Reproduce the reading list from "Witold Rybczynski: One" to "grabbed the bio.", substituting "school days" for "teen years".

Source
----

J. K. Rowling's Dumbledores's Army Reunites at Quidditch World Cup Final. Will the saga ever really end?

Jack Rinella: Becoming a Slave, The Theory & Practice of Voluntary Servitude

Patrick Turner: Serial Killer Doctors. Interesting, especially the coverage of Bodkin Adams.

Gordon Kerr: College Killers- School Shootings in North America and Europe

Geoffrey Canada: Fist Stick Knife Gun - A Personal History of Violence

John McWhorter: Our Magnificent Bastard Tongue- The Untold History of English. Fascinating

Laura Antoniou - Cinema Erotica

Agatha Christie - Hercule Poirot and the Greenshoe Folly. Her abandoned novella (which partly became Dead Man’s Folly) now published.

Jesse Bering: Perv- The Sexual Deviant in All of Us

Robin Gardiner: The Great Titanic Conspiracy- Cover-Ups and Mysteries of the World's Most Famous Sea Disaster. Some research for a time-travel RPG scenario on the doomed ship.

Kathryn Joyce: Quiverfull - Inside the Christian Patriarchy Movement. Stross was right about those nuts.

Witold Rybczynski: One Good Turn- A Natural History of the Screwdriver and the Screw. Surprisingly fascinating.

Jim Wilson: Nazi Princess- Hitler, Lord Rothermere and Princess Stephanie von Hohenlohe. More RPG research.

Michael McGuire: Believing- The Neuroscience of Fantasies, Fears, and Convictions. Can religion and other delusions be explained purely by neurosciences? Can they be fixed?

Paul Doherty: Isabella and the Strange Death of Edward II. Part research and part pleasure, Dr. Doherty's non-fiction is as good as his novels.

Douglas Botting: Gerald Durrell- The Authorised Biography. I read and enjoyed a lot of Durrell in my teen years so I grabbed the bio.

S. T. Joshi: I Am Providence - The Life and Times of H. P. Lovecraft

David R. Montgomery: The Rocks Don't Lie- A Geologist Investigates Noah's Flood. A brief summary; the flood didn't happen.

Raven A. Nuckols: Had the Queen Lived- An Alternative History of Anne Boleyn

Tim Hanley: Wonder Woman Unbound- The Curious History of the World's Most Famous Heroine. More bondage and sexual deviancy...
 
I'm about halfway through Patrick O'Brian's Master And Commander, the first book in the Aubrey/Maturin series.

Its quite good so far! Though I've heard that book 2 and 3 are even better, so I'm looking forward to them.


Oh dear, oh dear. You've got the habit then. There is no such thing as reading "Just One" or even two or three of the Aubrey/Maturin series. Or reading them just once.

I'm reading "Extreme Cosmos" by Bryan Gaensler - a young astrophysicist with the most lucid writing about cosmology I've come across. Published in 2011 so probably a few light years out of date. I had downloaded a podcast by him and was thrilled to see this book on display in the local library.
http://www.amazon.com/Extreme-Cosmos-Brightest-Heaviest-Universe/dp/0399537511

Also "Lying" by Sam Harris - a long and persuasive essay which describes the harm done by the sorts of white lies we (well, I) usually justify.
http://www.amazon.com/Lying-Sam-Harris/dp/1940051002


Alan Rusbridger's "Play it Again: an amateur against the impossible." The Editor-in-Chief of The Guardian set himself an almost impossible task: to learn, in the space of a year, Chopin's Ballade No. 1 (a piece that inspires dread in many professional pianists).

----

Data section
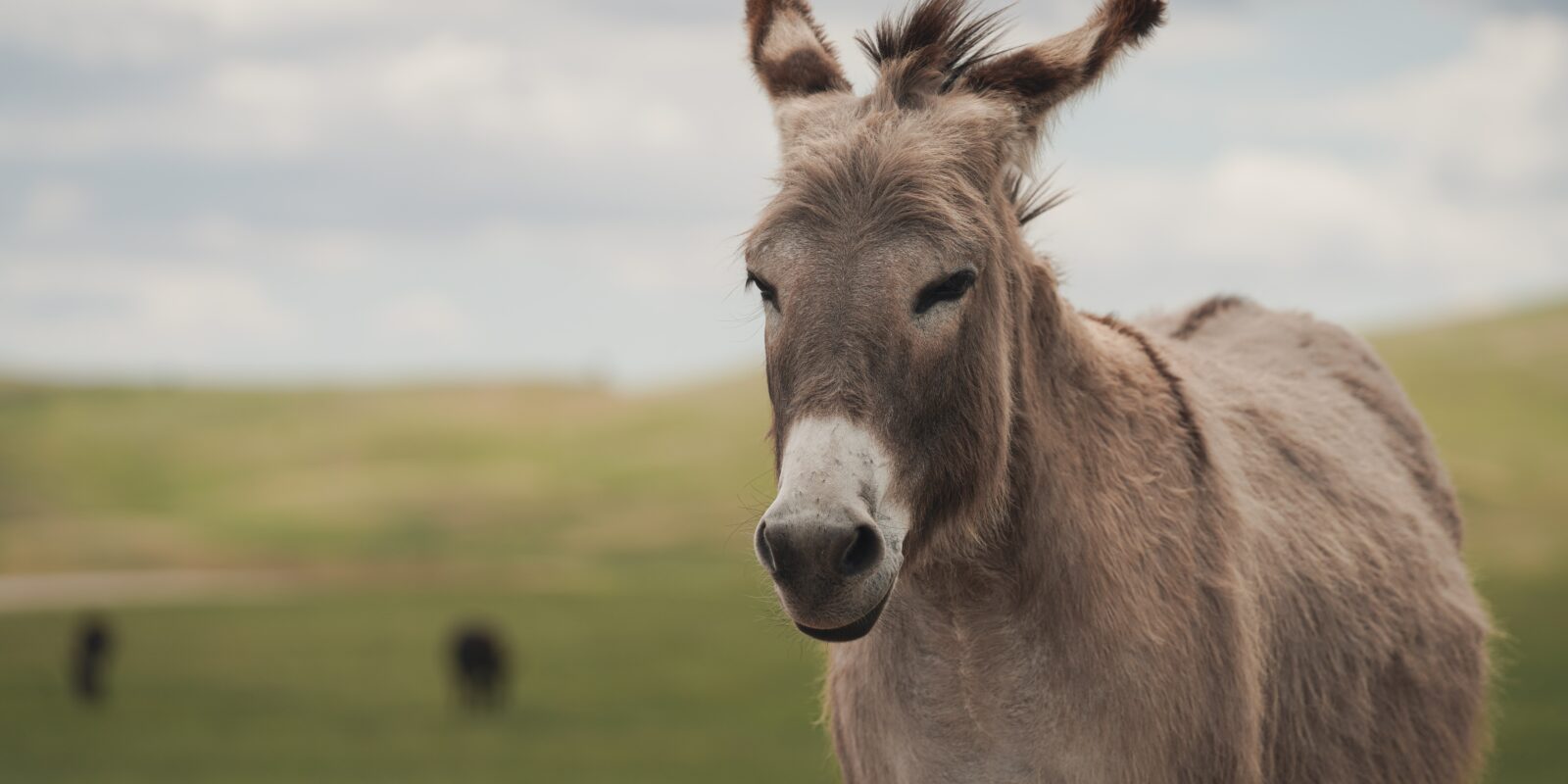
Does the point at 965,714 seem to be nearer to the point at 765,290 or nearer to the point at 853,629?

----

Answer below
Witold Rybczynski: One Good Turn- A Natural History of the Screwdriver and the Screw. Surprisingly fascinating.

Jim Wilson: Nazi Princess- Hitler, Lord Rothermere and Princess Stephanie von Hohenlohe. More RPG research.

Michael McGuire: Believing- The Neuroscience of Fantasies, Fears, and Convictions. Can religion and other delusions be explained purely by neurosciences? Can they be fixed?

Paul Doherty: Isabella and the Strange Death of Edward II. Part research and part pleasure, Dr. Doherty's non-fiction is as good as his novels.

Douglas Botting: Gerald Durrell- The Authorised Biography. I read and enjoyed a lot of Durrell in my school days so I grabbed the bio.